Avrupa Birliği üyelik sürecinde olan Kosova’daki güncel gelişmeleri ele alan Cengiz Aktar, Avrupa Konseyi içerisinde özel bir heyetin Kosova’nın Sırp azınlıklarla ilgili sorunlarını hallettiğini ve üyelik yolunda yeterli adım attığına kanaat getirerek, bunu Avrupa Konseyi Parlamenter Meclisi’nde oylanması için sunulduğunu hatırlattı. Yapılması düşünülen bu oylamanın, Almanya tarafından engellendiğini belirten ve Almanya’nın Kosova’nın Sırp azınlıklar konusunda verdiği garantilerin yeterli olmadığını ileri sürdüğünü dile getiren Aktar, diğer yandan, bu konuda çalışan Yunanistan’ın eski Dışişleri Bakanı Dora Bakoyannis’in başında olduğu heyetin Kosova’nın yapmış olduklarına verdiği garantileri yeterli gördüğüne dikkat çekti. Madra, bu durumun da uluslararası sistemin çöktüğüne dair bir başka işaret olarak kabul edilebileceğini belirtirken, Aktar, yakın zamanda Cumhurbaşkanlığı seçimleri yapılan Makedonya’da aşırı milliyetçi, sağ partinin adayı Gordana Siljanovska-Davkova’nın seçilmesiyle Avrupa’nın karıştığını ifade etti. Siljanovska-Davkova’nın, Makedonya ve Yunanistan arasında imzalanmış olan Prespa Antlaşması’na aykırı bir şekilde ülkenin adını Kuzey Makedonya olarak kullanmaması nedeniyle yol açtığı krize değinen Aktar, yeni Cumhurbaşkanı’nın internet sayfasından ‘Kuzey’ ifadesinin kaldırıldığını belirtti.
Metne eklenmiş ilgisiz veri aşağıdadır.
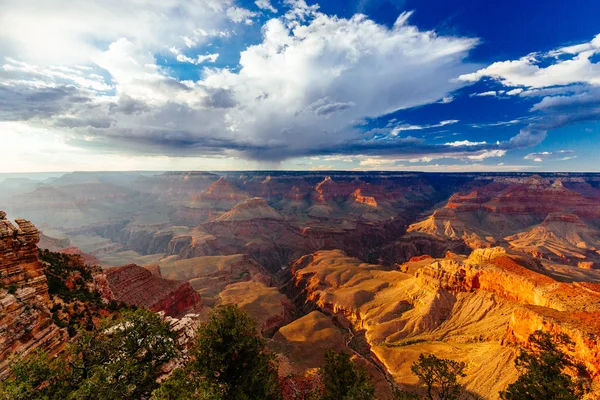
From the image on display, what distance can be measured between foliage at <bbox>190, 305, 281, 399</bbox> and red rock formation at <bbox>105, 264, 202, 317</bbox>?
43.6 metres

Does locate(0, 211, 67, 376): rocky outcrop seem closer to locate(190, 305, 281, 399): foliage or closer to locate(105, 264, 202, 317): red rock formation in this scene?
locate(190, 305, 281, 399): foliage

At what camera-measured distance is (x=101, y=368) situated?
1295cm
Geçen hafta bir üniversitenin davetlisi olarak gittiği Ukrayna’nın Lviv kentindeki gözlemlerini aktararak programına devam eden Cengiz Aktar, cepheye uzak olan bu şehirde de savaşın çok etkili bir şekilde hissedildiğini ifade etti. Rusya karşısında askeri ve ekonomik anlamda ciddi derecede güçsüz olan Ukrayna’da pek çok vasıflı gencin savaşa gittiğini belirten Aktar, mezarlıkta yaş ortalamasının 30 civarında olduğuna dikkat çekti ve Batı’nın Ukrayna’ya destek için çok geç kaldığını, Ukrayna’nın içinde olduğu bu karanlık tablonun içinde ayakta kalma gücünü gerçekleşmesi olası Avrupa Birliği üyeliğinden bulduğunu belirtti.

Son olarak, İran’daki helikopter kazasında ölen Cumhurbaşkanı Ebrahim Raisi’nin geçmişini hatırlatan Cengiz Aktar, Temmuz 88’de savcılardan oluşan Tahran Ölüm Komitesi’nin mensubu olan Reisi’nin Şah Rejimi’ne karşı ayaklanan bütün sol kesimi kırıp geçirdiğini belirtti. Bu komitenin bütün ülke çapında tutuklanan 4 bin – 5 bin siyasi mahkumun adil yargılama olmaksızın infazında ve idamında rol oynadığına dikkat çeken Aktar, komitenin hangi mahkumların idam edileceğine ve hangilerinin bağışlanacağına ilişkin almış olduğu kararlarının keyfiyetine dikkat çekerek, Topluma gözdağı vermek için hapis yatan insanları hapisten çıkarıp idam ediyorlardı ve hala devam ediyor bu. Geçen hafta kadınların da dahil olduğu bir idam silsilesi yaşandı,” dedi. Madra, pek çok kişinin ölümünden sorumlu olan Raisi için Türkiye’de bir günlük yas ilan edildiğini hatırlatırken; Aktar, İran’da ise kutlamaların yapıldığını ifade ederek programına noktaladı.